Dirt
Dirt

Reputation: 331

do all instances of the same c++ class share a vtable or would each one get its own?

If Base is a base class and Derived a derived class and there are 25 instances of Derived, how are the vtables set up to be accessed by all the instances? Where are they loaded in the memory?

Upvotes: 6

Views: 1485

Answers (2)

sji
sji

Reputation: 1907

Compilers are allowed to implement dynamic dispatch however they want in c++, i don't think there is actually any requirement to even use a vtable at all, but it would be very unusual to find a compiler that didn't.

In most cases i think that each class (that contains some virtual methods) will own a single vtable (so if i had 5 instances of class A i will still only have 1 vtable), but this behaviour should not be relied upon in any way.

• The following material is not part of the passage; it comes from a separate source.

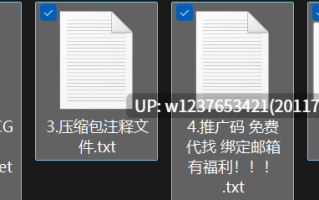 【国产经典】极品美乳【夏雨荷】CZ-0007.夏雨荷初恋情侣JK定情，睡衣后入【1.85G】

Non virtual classes have no need for vtables as far as i know.

Reading your question it seems as if you think that each object has its own copy of the code, I'm not sure and i don't want to accuse you of anything like that but just in case ...

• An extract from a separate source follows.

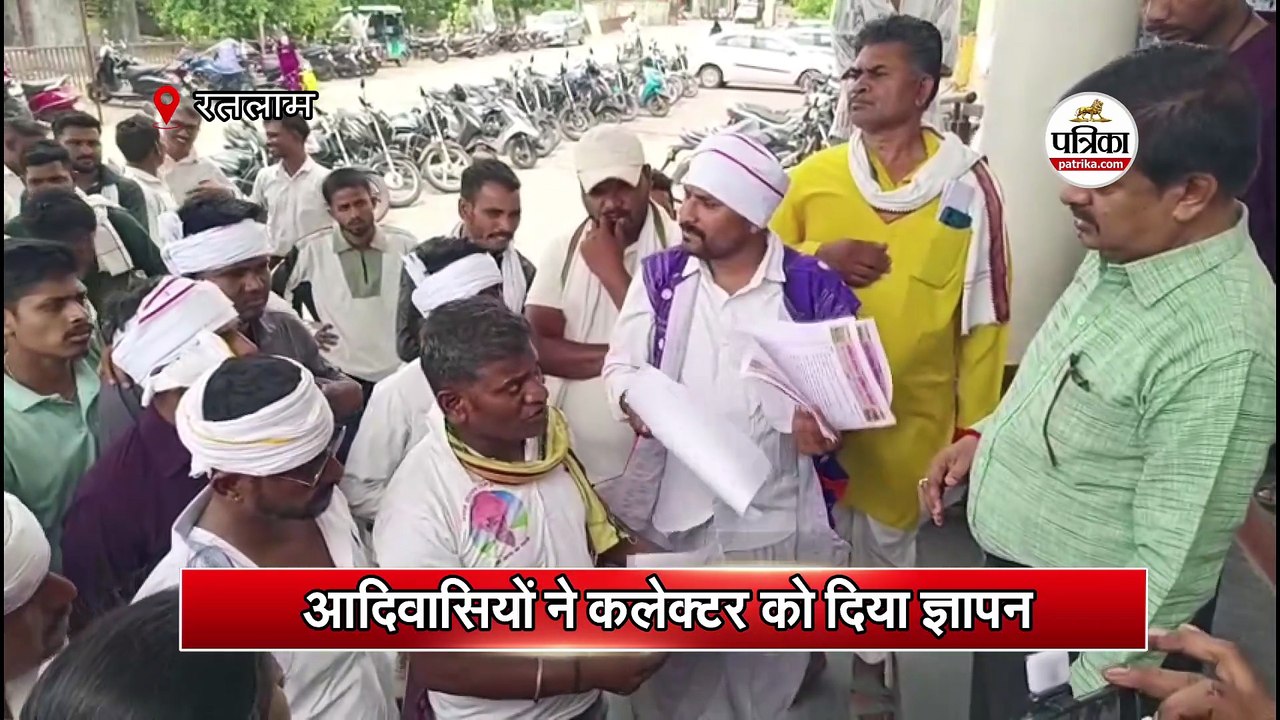 आदिवासी समुदाय ने की जमीन अधिग्रहण रोकने की मांग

Google something like: "what does a c++ object look like in memory"

Upvotes: 3

jcoder
jcoder

Reputation: 30035

There will be one vtable somewhere in memory, probably in the same place as the code. Each instance of the class will contain a single pointer to the vtable for that class, so in your case all 25 instances will contain a pointer to one copy of the vtable.

Multiple and virtual inheritance complicate things, but the principle is the same.